1. SecretManagement was attempting to use the module version last imported in the session (which can be an older version that does not have the vault extension nested module and that breaks SecretManagement functions) rather than loading the module from ModulePath saved in vaultinfo during Register-SecretVault
2. Depending on if and when SecretManagement cmdlets are invoked in a script, there could be multiple versions of Az loaded in the same session which may break certain Az use cases due to deprecations.

[PaulHigin]

Actually, these are general PowerShell module loading issues, but certainly affect SecretManagement extension vaults since they are based on PowerShell modules.

The module version problem becomes worse if the module uses .NET binaries. .NET won't allow different versions of the same binary to be loaded in the same process. So my separate runspace hosting solution won't help here, since all runspaces exist the same process and different (binary) module versions cannot be loaded.
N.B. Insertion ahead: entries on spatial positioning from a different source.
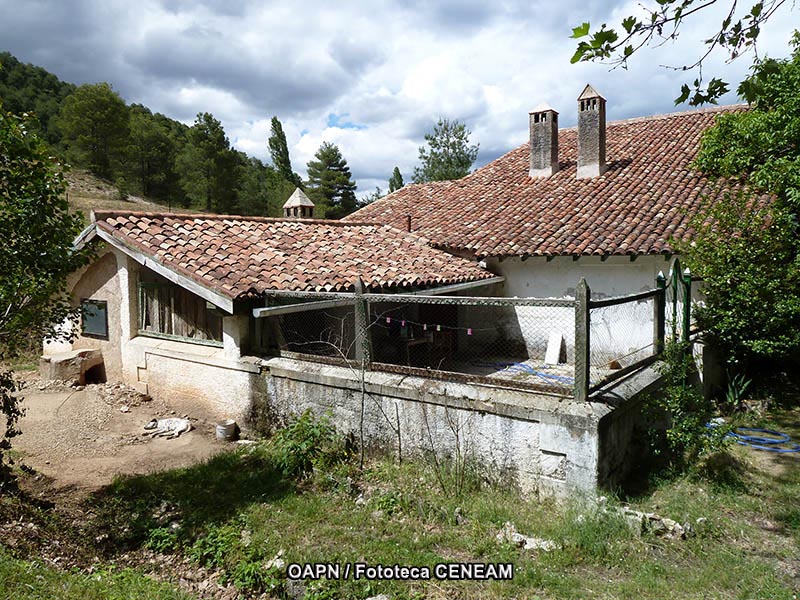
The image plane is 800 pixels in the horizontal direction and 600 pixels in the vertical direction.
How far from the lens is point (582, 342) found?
196 inches

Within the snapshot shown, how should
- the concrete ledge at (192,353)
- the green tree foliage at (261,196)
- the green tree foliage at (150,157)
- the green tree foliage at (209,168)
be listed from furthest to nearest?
the green tree foliage at (150,157) < the green tree foliage at (261,196) < the green tree foliage at (209,168) < the concrete ledge at (192,353)

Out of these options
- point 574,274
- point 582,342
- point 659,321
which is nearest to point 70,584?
point 582,342

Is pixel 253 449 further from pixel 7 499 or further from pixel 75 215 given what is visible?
pixel 75 215

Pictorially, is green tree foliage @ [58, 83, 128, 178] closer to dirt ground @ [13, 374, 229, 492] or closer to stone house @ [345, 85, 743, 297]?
stone house @ [345, 85, 743, 297]

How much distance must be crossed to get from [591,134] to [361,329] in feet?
31.9

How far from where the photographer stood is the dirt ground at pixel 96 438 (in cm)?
636

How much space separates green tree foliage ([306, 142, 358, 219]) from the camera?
44906mm

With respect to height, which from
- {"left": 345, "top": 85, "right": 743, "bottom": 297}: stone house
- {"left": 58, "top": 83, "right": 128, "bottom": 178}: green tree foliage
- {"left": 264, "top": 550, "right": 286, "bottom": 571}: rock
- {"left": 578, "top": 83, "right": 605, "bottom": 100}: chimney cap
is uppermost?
{"left": 58, "top": 83, "right": 128, "bottom": 178}: green tree foliage

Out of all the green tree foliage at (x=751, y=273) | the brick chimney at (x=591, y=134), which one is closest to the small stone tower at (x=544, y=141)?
the brick chimney at (x=591, y=134)

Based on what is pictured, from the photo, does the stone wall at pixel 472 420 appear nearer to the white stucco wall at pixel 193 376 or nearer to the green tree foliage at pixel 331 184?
the white stucco wall at pixel 193 376

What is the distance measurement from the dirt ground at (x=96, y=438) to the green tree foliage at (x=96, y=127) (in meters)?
38.6

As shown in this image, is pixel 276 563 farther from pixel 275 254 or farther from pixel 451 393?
pixel 275 254

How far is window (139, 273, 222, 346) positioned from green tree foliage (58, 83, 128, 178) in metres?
38.7

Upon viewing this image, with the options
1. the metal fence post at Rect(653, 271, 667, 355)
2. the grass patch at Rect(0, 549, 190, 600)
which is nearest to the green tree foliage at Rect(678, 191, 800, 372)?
the metal fence post at Rect(653, 271, 667, 355)
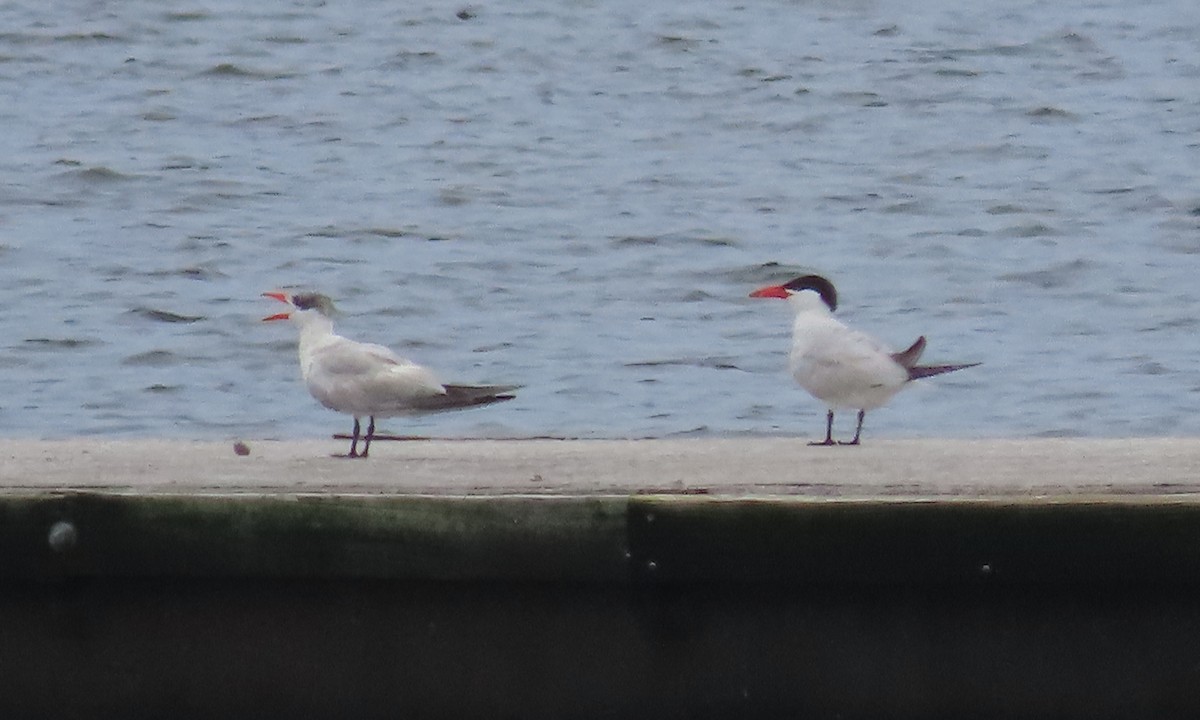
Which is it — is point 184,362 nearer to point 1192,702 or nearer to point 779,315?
point 779,315

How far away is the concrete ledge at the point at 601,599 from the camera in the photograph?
13.4 ft

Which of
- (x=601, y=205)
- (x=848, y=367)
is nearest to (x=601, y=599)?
(x=848, y=367)

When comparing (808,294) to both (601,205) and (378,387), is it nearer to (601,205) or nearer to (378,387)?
(378,387)

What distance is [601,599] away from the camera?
420cm

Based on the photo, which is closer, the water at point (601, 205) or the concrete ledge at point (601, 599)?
the concrete ledge at point (601, 599)

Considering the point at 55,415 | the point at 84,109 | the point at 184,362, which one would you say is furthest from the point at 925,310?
the point at 84,109

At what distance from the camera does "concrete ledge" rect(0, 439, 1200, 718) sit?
13.4 ft

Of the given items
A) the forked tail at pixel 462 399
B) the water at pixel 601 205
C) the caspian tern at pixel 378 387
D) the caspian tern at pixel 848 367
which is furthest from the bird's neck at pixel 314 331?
the water at pixel 601 205

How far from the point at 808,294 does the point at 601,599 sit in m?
2.54

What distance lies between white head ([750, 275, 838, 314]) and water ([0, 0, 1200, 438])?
2.17 meters

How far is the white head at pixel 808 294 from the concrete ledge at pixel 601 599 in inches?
87.1

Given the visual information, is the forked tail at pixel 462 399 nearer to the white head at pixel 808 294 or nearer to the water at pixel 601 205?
the white head at pixel 808 294

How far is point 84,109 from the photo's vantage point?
62.6 ft

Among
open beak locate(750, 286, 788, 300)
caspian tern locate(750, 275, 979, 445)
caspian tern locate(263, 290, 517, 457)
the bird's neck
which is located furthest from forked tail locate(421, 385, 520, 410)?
open beak locate(750, 286, 788, 300)
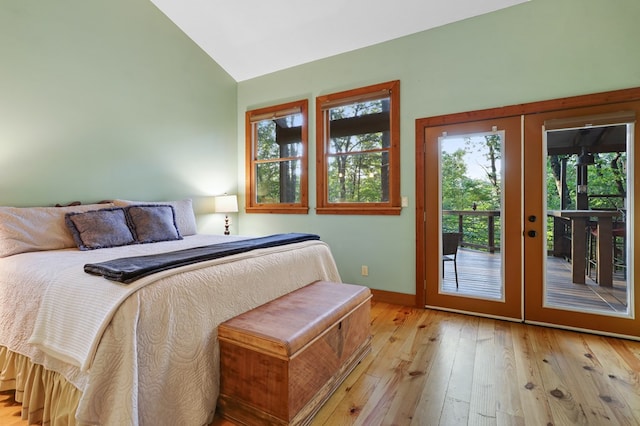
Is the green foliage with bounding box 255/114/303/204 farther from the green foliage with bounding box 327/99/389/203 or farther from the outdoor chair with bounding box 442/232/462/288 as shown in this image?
the outdoor chair with bounding box 442/232/462/288

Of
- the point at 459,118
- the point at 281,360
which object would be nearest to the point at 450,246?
the point at 459,118

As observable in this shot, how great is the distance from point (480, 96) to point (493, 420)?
8.60 feet

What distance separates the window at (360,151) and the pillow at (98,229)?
6.78 ft

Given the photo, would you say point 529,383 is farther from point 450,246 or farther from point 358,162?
point 358,162

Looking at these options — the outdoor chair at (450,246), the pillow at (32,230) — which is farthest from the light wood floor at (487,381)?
the pillow at (32,230)

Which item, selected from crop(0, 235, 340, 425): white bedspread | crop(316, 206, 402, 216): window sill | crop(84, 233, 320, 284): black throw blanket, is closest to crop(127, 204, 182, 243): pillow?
crop(0, 235, 340, 425): white bedspread

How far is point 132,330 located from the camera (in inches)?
44.1

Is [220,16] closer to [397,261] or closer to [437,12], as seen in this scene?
[437,12]

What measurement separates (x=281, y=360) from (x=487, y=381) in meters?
1.34

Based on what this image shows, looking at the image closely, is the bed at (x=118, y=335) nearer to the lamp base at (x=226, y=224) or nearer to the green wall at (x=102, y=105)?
the green wall at (x=102, y=105)

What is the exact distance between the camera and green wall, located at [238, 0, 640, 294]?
2.42m

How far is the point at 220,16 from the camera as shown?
3.35 meters

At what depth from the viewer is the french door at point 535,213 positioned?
2393 millimetres

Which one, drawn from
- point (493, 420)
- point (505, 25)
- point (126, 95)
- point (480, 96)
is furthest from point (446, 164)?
point (126, 95)
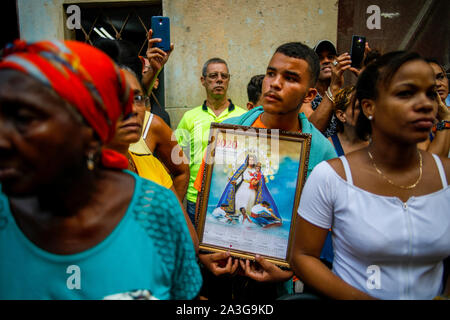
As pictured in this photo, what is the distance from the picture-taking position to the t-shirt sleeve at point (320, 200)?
1.69m

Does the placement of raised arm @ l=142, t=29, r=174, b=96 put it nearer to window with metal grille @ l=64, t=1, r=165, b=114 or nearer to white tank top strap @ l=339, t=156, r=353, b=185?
white tank top strap @ l=339, t=156, r=353, b=185

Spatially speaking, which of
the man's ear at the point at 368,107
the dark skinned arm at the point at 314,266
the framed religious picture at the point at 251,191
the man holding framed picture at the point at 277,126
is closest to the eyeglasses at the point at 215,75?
the man holding framed picture at the point at 277,126

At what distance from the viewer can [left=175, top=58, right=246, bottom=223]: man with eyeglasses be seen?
4.27 meters

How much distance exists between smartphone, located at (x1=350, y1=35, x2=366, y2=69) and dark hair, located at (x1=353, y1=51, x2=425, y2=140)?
3.94 feet

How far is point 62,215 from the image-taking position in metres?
1.13

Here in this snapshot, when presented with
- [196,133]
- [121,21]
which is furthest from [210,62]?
[121,21]

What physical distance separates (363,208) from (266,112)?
1.05m

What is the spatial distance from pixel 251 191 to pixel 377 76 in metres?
0.98

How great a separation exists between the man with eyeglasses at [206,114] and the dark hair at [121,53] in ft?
6.25

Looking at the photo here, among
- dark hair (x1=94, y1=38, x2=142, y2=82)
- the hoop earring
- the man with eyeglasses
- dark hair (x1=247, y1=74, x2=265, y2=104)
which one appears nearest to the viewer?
the hoop earring

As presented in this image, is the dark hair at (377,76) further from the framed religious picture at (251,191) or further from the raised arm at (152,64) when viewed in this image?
the raised arm at (152,64)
I think the best solution is to try and ensure only one version of a module is installed on a machine. PowerShell will load the latest version of a module by default, but if you load specific versions then conflicts can arise.

[cansuerdogan]

Thanks for pointing out the .NET binary limitation, I was not aware of that, it's good to know.

In general, we are circumventing this situation by not installing any PowerShell modules on our CI nodes and telling teams to Save and Import their dependencies using the $env:PSModulePath trick. This way, the environment variable is only updated in their PS session/process pointing to their unique build folder, they can use whatever versions of modules they'd like and they don't impact other builds that may be running on the same node since those other builds and sessions do not know about the existence of these modules.

On a related note, we actually can't follow this same advice to set up SecretVaults if the module has extra dependencies, and Az.KeyVault does depend on Az.Accounts. So, for example,

1. Save-Module
2. update PSModulePath
3. Import-Module
4. Register-SecretVault, and then,
5. Get-Secret in a different PS window

works for SecretStore because its only dependency is SecretManagement. (For now we can probably safely assume CI builds won't have a use for SecretManagement outside of what we provide as administrators so we will be installing that on the machine and PSModulePath will include it.)

This same workflow doesn't work for Az.KeyVault though because in the second PS window it doesn't know where it should be loading Az.Accounts from.

(This is now an entirely different ask and may not belong in this issue) Would it be possible to get SecretManagement to maybe include the parent folder of ModulePath (in the above example that would be S:\AzModules) in PSModulePath to resolve any possible dependencies? Or is this very specific to Az.KeyVault (or a consequence of general PowerShell module loading) and SecretManagement shouldn't really care?